Giving Dwayne Johnson a day-off, Jason Statham is in his element as Jonas Taylor, a steely hero with a haunted past but also a sense of humor (he sings “Just Keep Swimming” from “Finding Nemo”) and an out-of-the-shower moment to show off his washboard abs that haven’t yet been ruined by his binge-drinking. Statham also shares a cuter interplay with the adorable Sophia Cai, as Suyin’s precocious daughter Meiying, rather than the wedged-in romance with a charismatic Li Bingbing (2014’s “Transformers: Age of Extinction”). Though not everyone gets enough to do, the international ensemble gets to split up the film’s tone into comic relief and earnestness, Cliff Curtis, Rainn Wilson, and Page Kennedy particularly standing out.
One can spot the missed opportunities where “The Meg” could have been leaner, meaner, and more decisively playful. It sometimes lags when it should be cutting to the chase. With the forced, sterilized PG-13 rating holding back the carnage a bit, it could have gone even more over-the-top and been boundless in dreaming up gruesomely balls-out ways for the Meg to gobble people up.

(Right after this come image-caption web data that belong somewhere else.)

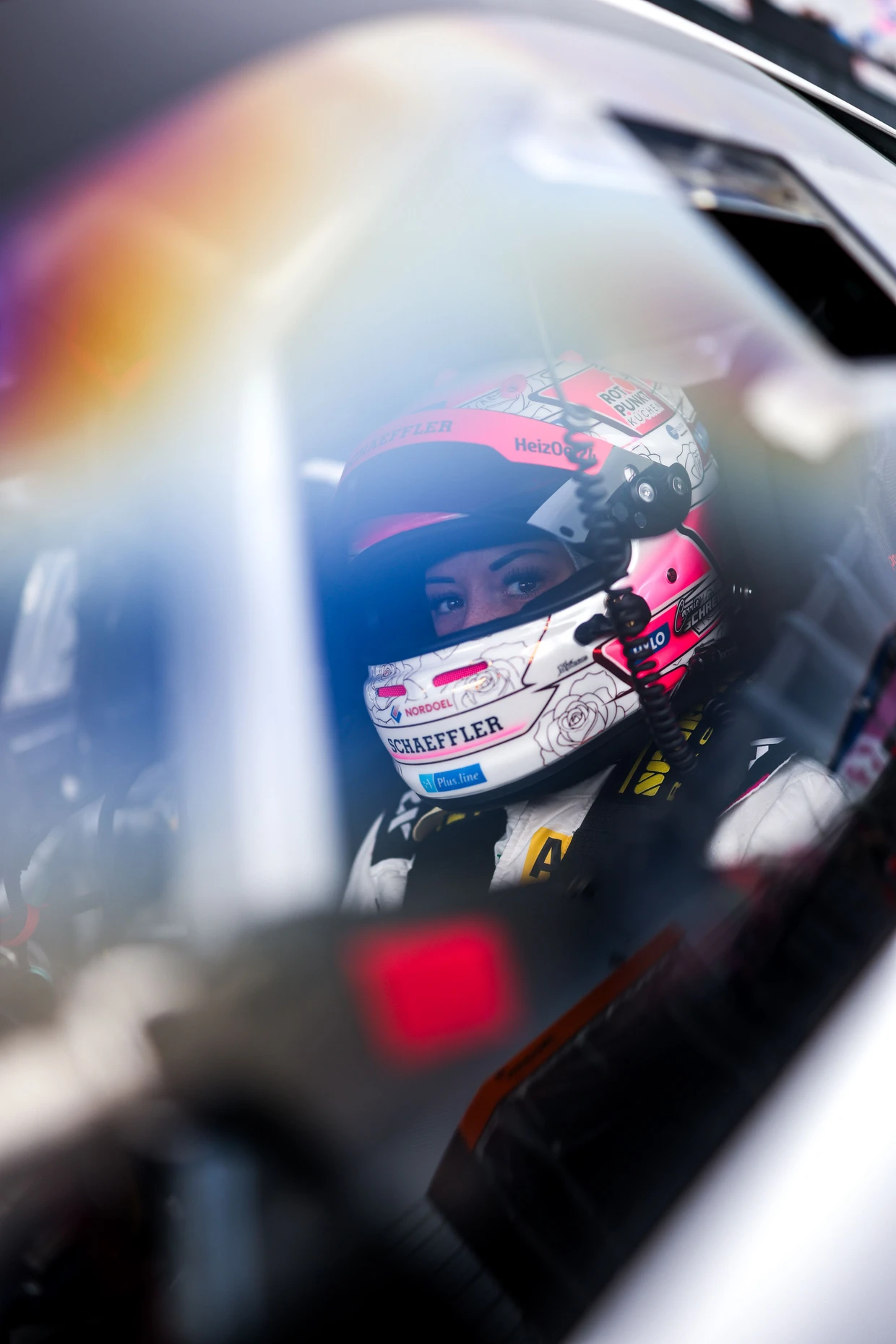 Rennfahrerin Carrie Schreiner bei den ADAC GT Masters in Zandvoort 2025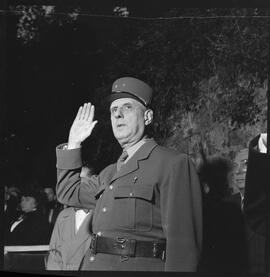 Fotografia "Festa em homenagem a Charles de Gaulier (França) [Charles de Gaulle], Reportagem Geral" ([Local n/d] , [Data n/d]) [negativo]. / Fotógrafo(a): Jean Manzon.  -- ITEM-0033.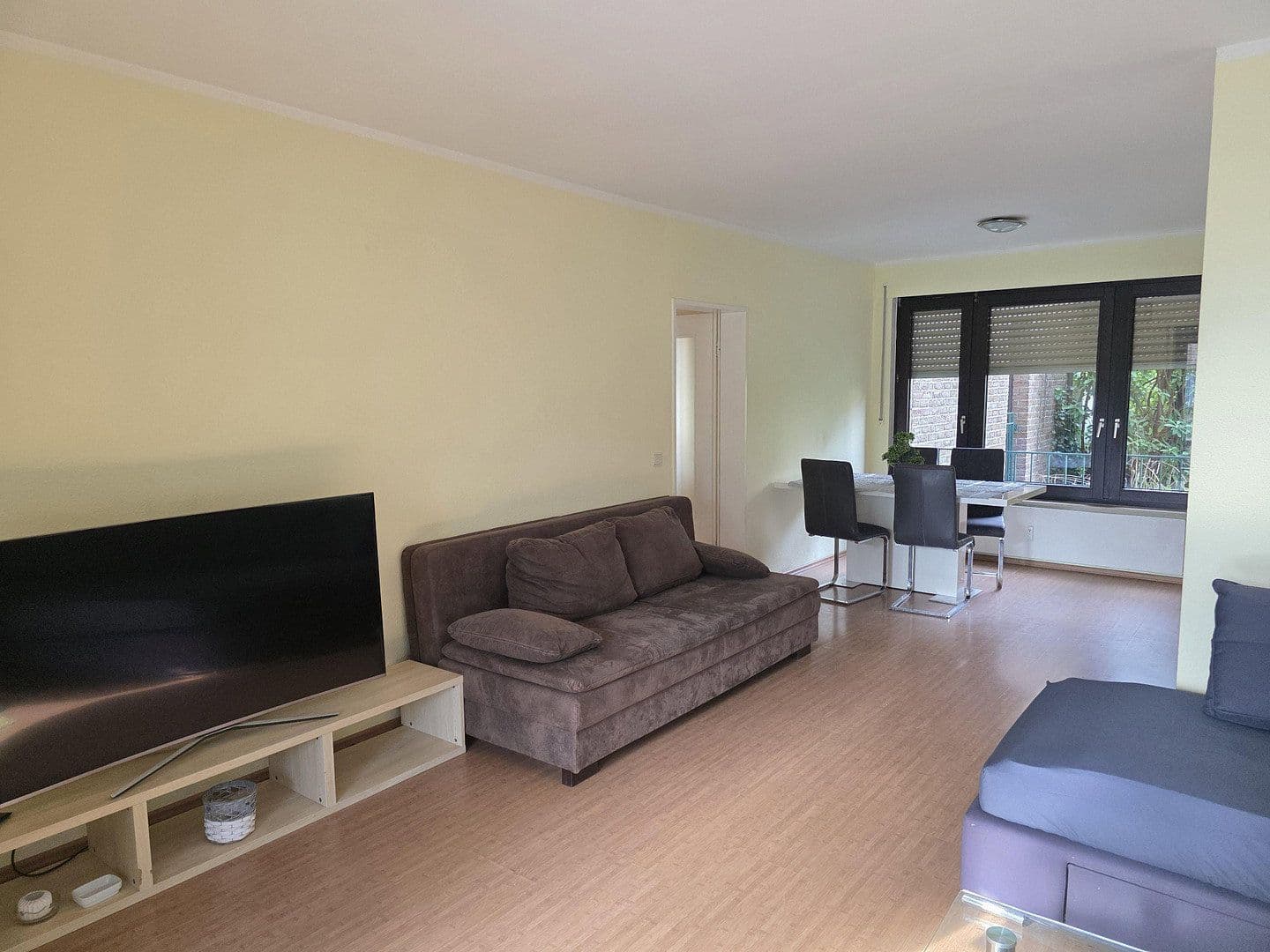 Prenájom bytu 2-izbový 70 m², Düsseldorf, Severné Porýnie - Westfálsko Prenájom bytu 2-izbový 70 m², Düsseldorf, Severné Porýnie - Westfálsko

Putting the early pacing issues and child-gloved shark violence aside, the film still entertains with a sheer lack of pretension when director John Turteltaub keeps delivering the sudden jolts, tense close-calls, literal shark jumping, and giddy excitement, particularly when the Meg hits the beach and comes across a buffet of beachgoers (including a poor schmuck rolling around in a giant hamster ball on the water). No one should be expecting great art with “The Meg” because it’s just what the marine biologist with a sense of humor ordered.